A run of items:
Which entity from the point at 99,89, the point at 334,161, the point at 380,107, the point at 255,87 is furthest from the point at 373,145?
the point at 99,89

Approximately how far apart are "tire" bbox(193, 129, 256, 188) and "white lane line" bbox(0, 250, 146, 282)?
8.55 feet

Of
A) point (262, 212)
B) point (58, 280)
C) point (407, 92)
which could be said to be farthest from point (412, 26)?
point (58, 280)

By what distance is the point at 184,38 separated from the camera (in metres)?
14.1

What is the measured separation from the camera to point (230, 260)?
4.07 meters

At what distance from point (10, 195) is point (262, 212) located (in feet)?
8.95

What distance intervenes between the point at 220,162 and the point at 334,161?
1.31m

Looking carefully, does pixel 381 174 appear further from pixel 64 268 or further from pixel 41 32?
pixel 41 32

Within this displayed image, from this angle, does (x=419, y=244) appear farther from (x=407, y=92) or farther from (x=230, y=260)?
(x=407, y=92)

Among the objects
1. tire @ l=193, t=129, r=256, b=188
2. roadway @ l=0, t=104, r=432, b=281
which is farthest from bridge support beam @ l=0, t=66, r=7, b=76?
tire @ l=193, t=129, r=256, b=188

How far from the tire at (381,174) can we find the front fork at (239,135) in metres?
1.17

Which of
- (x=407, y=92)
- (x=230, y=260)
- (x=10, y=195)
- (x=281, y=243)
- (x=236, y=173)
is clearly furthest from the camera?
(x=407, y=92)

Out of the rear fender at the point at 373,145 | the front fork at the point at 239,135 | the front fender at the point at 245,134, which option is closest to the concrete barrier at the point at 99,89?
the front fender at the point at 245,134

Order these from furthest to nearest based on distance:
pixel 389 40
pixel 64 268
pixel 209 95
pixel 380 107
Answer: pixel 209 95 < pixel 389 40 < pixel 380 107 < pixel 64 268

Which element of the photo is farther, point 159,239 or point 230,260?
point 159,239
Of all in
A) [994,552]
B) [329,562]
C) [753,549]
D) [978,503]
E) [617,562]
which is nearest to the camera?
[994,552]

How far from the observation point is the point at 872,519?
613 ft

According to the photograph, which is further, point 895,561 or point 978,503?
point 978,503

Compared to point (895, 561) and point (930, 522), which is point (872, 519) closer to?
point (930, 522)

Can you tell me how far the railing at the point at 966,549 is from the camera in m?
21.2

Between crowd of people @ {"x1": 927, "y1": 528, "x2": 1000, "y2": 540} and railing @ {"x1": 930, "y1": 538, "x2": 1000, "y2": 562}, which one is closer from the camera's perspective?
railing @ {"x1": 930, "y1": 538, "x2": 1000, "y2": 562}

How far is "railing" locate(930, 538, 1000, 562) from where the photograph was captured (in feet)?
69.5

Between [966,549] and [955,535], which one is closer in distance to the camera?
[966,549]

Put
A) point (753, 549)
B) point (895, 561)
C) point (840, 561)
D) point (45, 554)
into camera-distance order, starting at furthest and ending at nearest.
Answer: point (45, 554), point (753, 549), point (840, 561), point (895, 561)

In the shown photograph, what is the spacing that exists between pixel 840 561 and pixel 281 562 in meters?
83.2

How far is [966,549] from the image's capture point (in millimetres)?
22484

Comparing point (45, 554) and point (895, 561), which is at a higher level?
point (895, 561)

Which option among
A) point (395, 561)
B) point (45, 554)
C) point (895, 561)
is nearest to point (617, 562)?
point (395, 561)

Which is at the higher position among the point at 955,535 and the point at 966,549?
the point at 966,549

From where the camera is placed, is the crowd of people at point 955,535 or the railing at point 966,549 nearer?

▸ WORK TO DO: Copy out every item above verbatim, from first to last, without changing any wording, numbering, or punctuation.

▸ RESULT OF THIS TASK:
Which entity from the point at 99,89, the point at 334,161, the point at 380,107, the point at 255,87 is furthest from the point at 373,145?
the point at 99,89

Approximately how far apart are "tire" bbox(193, 129, 256, 188) and "white lane line" bbox(0, 250, 146, 282)?
8.55 feet

Of
A) point (262, 212)
B) point (58, 280)
C) point (407, 92)
which could be said to be farthest from point (412, 26)?
point (58, 280)

By what distance is the point at 184,38 separated from the camera (in metres)?
14.1

What is the measured separation from the camera to point (230, 260)?
4.07 meters

At what distance from point (10, 195) is point (262, 212) located (in feet)?
8.95

What distance intervenes between the point at 220,162 and the point at 334,161?
1.31m

Looking carefully, does pixel 381 174 appear further from pixel 64 268 or further from pixel 41 32?
pixel 41 32

Within this displayed image, from this angle, does (x=419, y=244) appear farther from (x=407, y=92) or farther from (x=230, y=260)?
(x=407, y=92)

Among the objects
1. tire @ l=193, t=129, r=256, b=188
2. roadway @ l=0, t=104, r=432, b=281
which is farthest from bridge support beam @ l=0, t=66, r=7, b=76?
tire @ l=193, t=129, r=256, b=188

How far from the tire at (381,174) can we find the front fork at (239,135) in metres?
1.17

Which of
- (x=407, y=92)
- (x=230, y=260)
- (x=10, y=195)
- (x=281, y=243)
- (x=236, y=173)
is clearly furthest from the camera?
(x=407, y=92)

Out of the rear fender at the point at 373,145 | the front fork at the point at 239,135 | the front fender at the point at 245,134, which option is closest to the concrete barrier at the point at 99,89?
the front fender at the point at 245,134

Order these from furthest to nearest based on distance:
pixel 389 40
pixel 64 268
pixel 209 95
pixel 380 107
Answer: pixel 209 95 < pixel 389 40 < pixel 380 107 < pixel 64 268

Which element of the photo is farther, point 159,239 or point 230,260?
point 159,239
Of all in
A) [994,552]
B) [329,562]
C) [753,549]
D) [978,503]
E) [617,562]
which is nearest to the camera?
[994,552]

How far from the observation point is the point at 872,519?
613 ft

According to the photograph, which is further, point 895,561 or point 978,503?
point 978,503

Compared to point (895, 561) and point (930, 522), which is point (872, 519) closer to?
point (930, 522)

Can you tell me how far the railing at the point at 966,549 is from the camera in m?
21.2

Between crowd of people @ {"x1": 927, "y1": 528, "x2": 1000, "y2": 540} and railing @ {"x1": 930, "y1": 538, "x2": 1000, "y2": 562}, which one is closer from the camera's perspective?
railing @ {"x1": 930, "y1": 538, "x2": 1000, "y2": 562}

How far is "railing" locate(930, 538, 1000, 562) from where the photograph was captured (in feet)?
69.5

Between [966,549] and [955,535], which one is closer in distance to the camera?
[966,549]

Put
A) point (753, 549)
B) point (895, 561)
C) point (840, 561)
D) point (45, 554)
into camera-distance order, starting at furthest and ending at nearest.
Answer: point (45, 554), point (753, 549), point (840, 561), point (895, 561)

In the shown photograph, what is the spacing that exists between pixel 840 561 and pixel 281 562 in meters?
83.2

How far is [966,549] from the image's capture point (in millimetres)?
22484

Comparing point (45, 554) and point (895, 561), which is at a higher level?
point (895, 561)

Which option among
A) point (395, 561)
B) point (45, 554)
C) point (895, 561)
is nearest to point (617, 562)?
point (395, 561)

Which is at the higher position among the point at 955,535 and the point at 966,549?
the point at 966,549

From where the camera is placed, is the crowd of people at point 955,535 or the railing at point 966,549 nearer?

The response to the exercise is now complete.